** Opening Records for the exercise block **

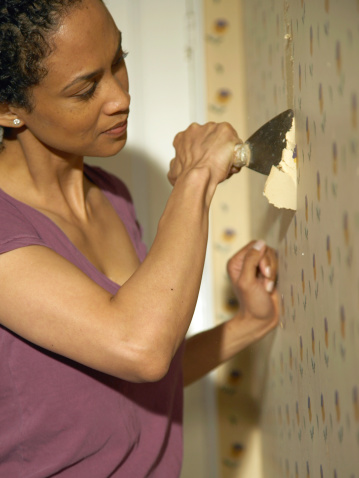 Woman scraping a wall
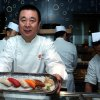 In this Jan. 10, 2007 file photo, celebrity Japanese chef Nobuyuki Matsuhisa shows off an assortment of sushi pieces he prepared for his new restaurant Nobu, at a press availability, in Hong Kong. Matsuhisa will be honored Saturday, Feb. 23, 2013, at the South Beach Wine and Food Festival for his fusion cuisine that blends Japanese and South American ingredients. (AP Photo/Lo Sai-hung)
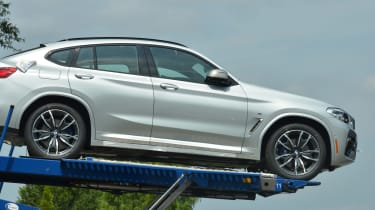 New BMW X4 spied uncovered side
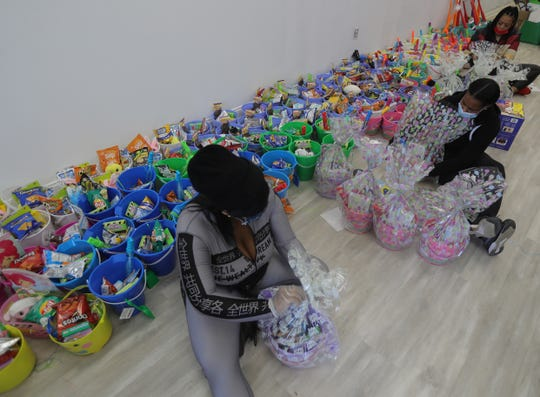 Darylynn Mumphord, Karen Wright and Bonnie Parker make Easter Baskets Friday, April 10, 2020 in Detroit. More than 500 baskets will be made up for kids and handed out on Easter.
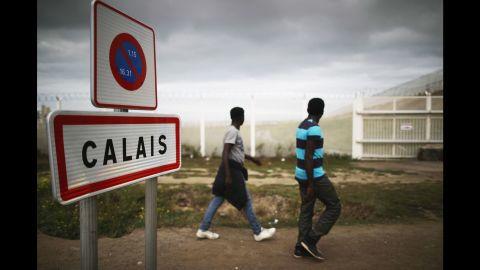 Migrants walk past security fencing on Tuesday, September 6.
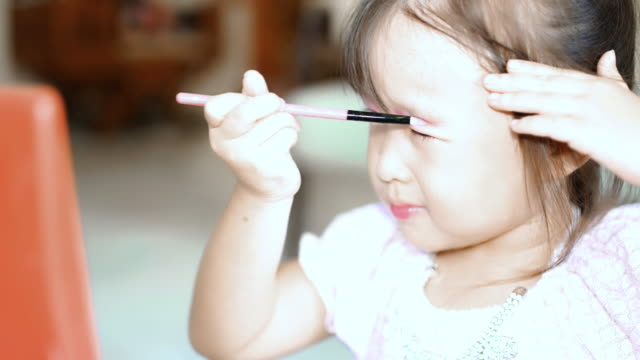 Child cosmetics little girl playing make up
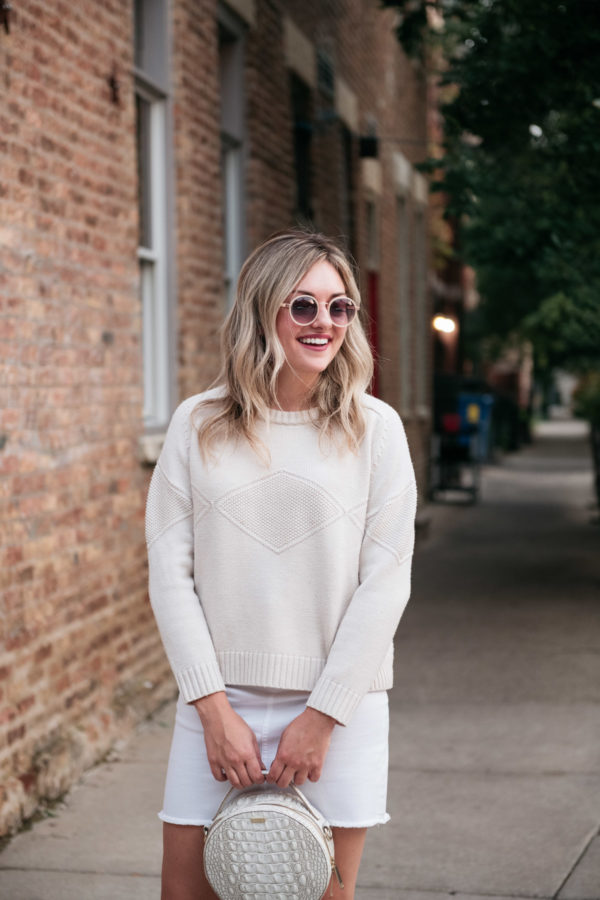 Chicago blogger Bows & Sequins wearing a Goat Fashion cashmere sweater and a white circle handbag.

** Closing Records for the exercise block **
** Opening Records for the exercise block **

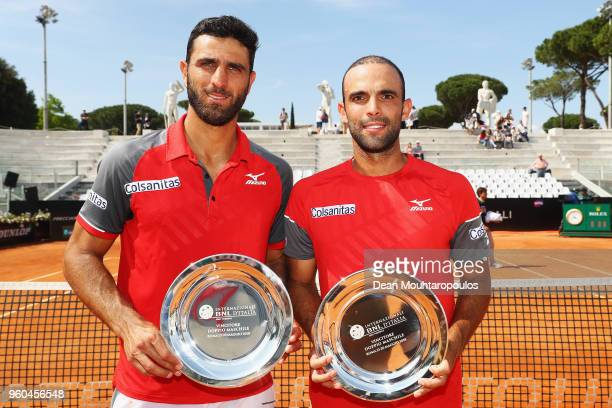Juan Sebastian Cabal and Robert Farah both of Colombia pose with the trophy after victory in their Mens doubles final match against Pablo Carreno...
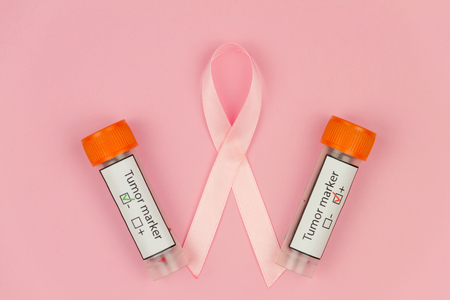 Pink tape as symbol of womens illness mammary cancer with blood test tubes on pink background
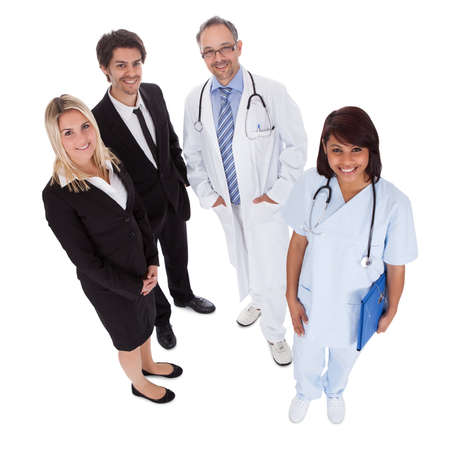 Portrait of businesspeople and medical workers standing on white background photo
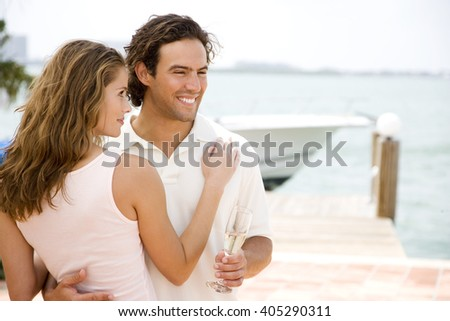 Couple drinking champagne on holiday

** Closing Records for the exercise block **

◆ About this task ◆
Please return the material above only from the line that holds "New BMW X4 spied uncovered side" through the line that holds "Child cosmetics little girl playing make up", exactly as it stands, ends included and pictures omitted.

◆ Output of the exercise ◆
 New BMW X4 spied uncovered side
 Darylynn Mumphord, Karen Wright and Bonnie Parker make Easter Baskets Friday, April 10, 2020 in Detroit. More than 500 baskets will be made up for kids and handed out on Easter.
 Migrants walk past security fencing on Tuesday, September 6.
 Child cosmetics little girl playing make up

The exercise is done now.